WHAT TO DO:
Quote every one of the following entries verbatim, reproducing each line without any change.

Entries from a spatial question set:
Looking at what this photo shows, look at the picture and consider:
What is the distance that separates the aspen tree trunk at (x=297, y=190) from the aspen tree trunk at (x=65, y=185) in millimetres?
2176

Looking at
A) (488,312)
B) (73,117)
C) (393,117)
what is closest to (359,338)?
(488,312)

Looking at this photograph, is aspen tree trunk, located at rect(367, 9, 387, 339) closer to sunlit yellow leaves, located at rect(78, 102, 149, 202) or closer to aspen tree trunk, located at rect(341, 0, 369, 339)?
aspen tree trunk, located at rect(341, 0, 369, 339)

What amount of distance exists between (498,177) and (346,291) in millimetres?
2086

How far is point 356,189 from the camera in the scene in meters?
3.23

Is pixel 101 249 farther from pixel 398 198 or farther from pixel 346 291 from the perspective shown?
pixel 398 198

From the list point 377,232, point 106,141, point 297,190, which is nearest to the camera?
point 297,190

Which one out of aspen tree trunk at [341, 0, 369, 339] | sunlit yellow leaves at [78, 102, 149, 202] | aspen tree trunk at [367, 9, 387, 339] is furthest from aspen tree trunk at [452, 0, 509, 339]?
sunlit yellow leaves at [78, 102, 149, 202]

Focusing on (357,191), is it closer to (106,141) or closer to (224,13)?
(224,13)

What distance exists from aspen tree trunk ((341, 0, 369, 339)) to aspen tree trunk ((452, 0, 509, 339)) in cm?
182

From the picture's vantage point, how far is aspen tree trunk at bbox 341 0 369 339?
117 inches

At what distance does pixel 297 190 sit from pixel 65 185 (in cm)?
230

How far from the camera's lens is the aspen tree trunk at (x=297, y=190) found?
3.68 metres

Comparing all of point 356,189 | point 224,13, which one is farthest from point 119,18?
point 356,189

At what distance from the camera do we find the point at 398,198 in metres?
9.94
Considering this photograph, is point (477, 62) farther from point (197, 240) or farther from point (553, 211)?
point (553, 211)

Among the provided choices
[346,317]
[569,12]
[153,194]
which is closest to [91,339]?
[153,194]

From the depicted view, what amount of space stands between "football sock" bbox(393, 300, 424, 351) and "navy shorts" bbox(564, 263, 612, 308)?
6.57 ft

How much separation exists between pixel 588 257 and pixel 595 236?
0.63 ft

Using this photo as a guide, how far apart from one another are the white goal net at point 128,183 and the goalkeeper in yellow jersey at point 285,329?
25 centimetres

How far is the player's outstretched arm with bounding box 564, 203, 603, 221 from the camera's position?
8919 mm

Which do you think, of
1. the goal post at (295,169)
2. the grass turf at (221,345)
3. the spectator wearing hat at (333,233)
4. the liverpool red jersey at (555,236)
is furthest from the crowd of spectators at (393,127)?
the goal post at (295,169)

RESULT OF THIS TASK:
Looking at what this photo shows, look at the picture and consider:
What is the distance that separates the aspen tree trunk at (x=297, y=190) from the aspen tree trunk at (x=65, y=185) in millimetres?
2176

Looking at
A) (488,312)
B) (73,117)
C) (393,117)
what is closest to (359,338)?
(488,312)

Looking at this photograph, is aspen tree trunk, located at rect(367, 9, 387, 339) closer to sunlit yellow leaves, located at rect(78, 102, 149, 202) or closer to aspen tree trunk, located at rect(341, 0, 369, 339)?
aspen tree trunk, located at rect(341, 0, 369, 339)

What amount of distance exists between (498,177) and (346,291) in millimetres?
2086

How far is point 356,189 from the camera in the scene in meters?
3.23

Is pixel 101 249 farther from pixel 398 198 or farther from pixel 346 291 from the perspective shown?
pixel 398 198

From the list point 377,232, point 106,141, point 297,190, which is nearest to the camera?
point 297,190

Which one out of aspen tree trunk at [341, 0, 369, 339] | sunlit yellow leaves at [78, 102, 149, 202] | aspen tree trunk at [367, 9, 387, 339] is furthest from aspen tree trunk at [452, 0, 509, 339]?
sunlit yellow leaves at [78, 102, 149, 202]

Focusing on (357,191), is it closer to (106,141) or closer to (224,13)?
(224,13)

What distance exists from aspen tree trunk ((341, 0, 369, 339)) to aspen tree trunk ((452, 0, 509, 339)) in cm?
182

From the picture's vantage point, how far is aspen tree trunk at bbox 341 0 369 339?
117 inches

At what distance does pixel 297 190 sit from pixel 65 185 (in cm)?
230

How far from the camera's lens is the aspen tree trunk at (x=297, y=190) found?
3.68 metres

Comparing all of point 356,189 | point 224,13, which one is farthest from point 119,18?
point 356,189

At what distance from the camera do we find the point at 398,198 in metres?
9.94
Considering this photograph, is point (477, 62) farther from point (197, 240) or farther from point (553, 211)?
point (553, 211)

Among the provided choices
[346,317]
[569,12]
[153,194]
which is closest to [91,339]?
[153,194]

From the depicted view, what amount of space stands between "football sock" bbox(393, 300, 424, 351) and "navy shorts" bbox(564, 263, 612, 308)?
6.57 ft

How much separation exists between pixel 588 257 and pixel 595 236?
0.63 ft

Using this photo as a guide, how far apart from one another are the white goal net at point 128,183 and the goalkeeper in yellow jersey at point 285,329?
25 centimetres

How far is the player's outstretched arm with bounding box 564, 203, 603, 221 from the camera's position?
8919 mm

Which do you think, of
1. the goal post at (295,169)
2. the grass turf at (221,345)
3. the spectator wearing hat at (333,233)
4. the liverpool red jersey at (555,236)
is furthest from the crowd of spectators at (393,127)?
the goal post at (295,169)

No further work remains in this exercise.